ERIC Number: ED232545
Record Type: RIE
Publication Date: 1983-Mar
Reference Count: 0
Organizational Culture in the Study of Higher Education. ASHE 1983 Annual Meeting Paper.
Masland, Andrew T.
The concept of organizational culture is defined, and its relevance to higher education is explored, along with possible approaches for uncovering organizational culture on a college campus. The literature on higher education includes examples that apply the concept of organizational culture, or the implicit values, beliefs, and ideologies of organizational members. In higher education, culture affects student life, administration, and curriculum. Indicators of organizational culture that clarify both past and present cultural influences include sagas, heroes, symbols, and rituals.

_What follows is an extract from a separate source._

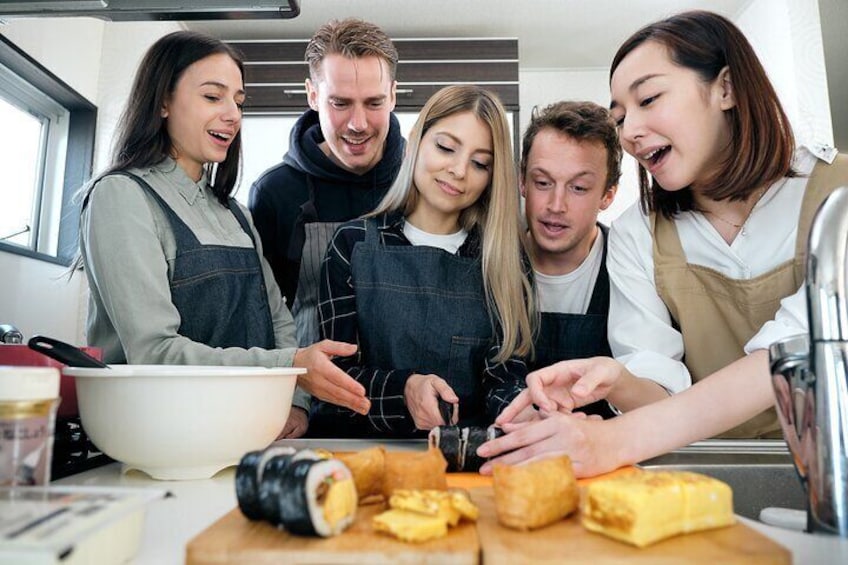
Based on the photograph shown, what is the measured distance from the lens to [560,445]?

A saga usually describes a unique accomplishment of the organization, while heroes play a central role in an institution's saga because heroes are those who made crucial decisions or who exemplify the proper way to act. A symbol can make tangible an implicit value or belief and it can be recognized by the public as well. Finally, rituals translate culture into action (e.g., an outstanding teaching award ceremony). Three useful techniques to learn about the organizational culture are interview, observation, and document analysis. Studying organizational culture clarifies campus managerial styles and decision processes, which affect members of the organization. (SW)
Publication Type: Opinion Papers; Speeches/Meeting Papers
Education Level: N/A
Authoring Institution: N/A
Identifiers: ASHE Annual Meeting
Note: Paper presented at the Annual Meeting of the Association for the Study of Higher Education (Washington, DC, March 25-26, 1983).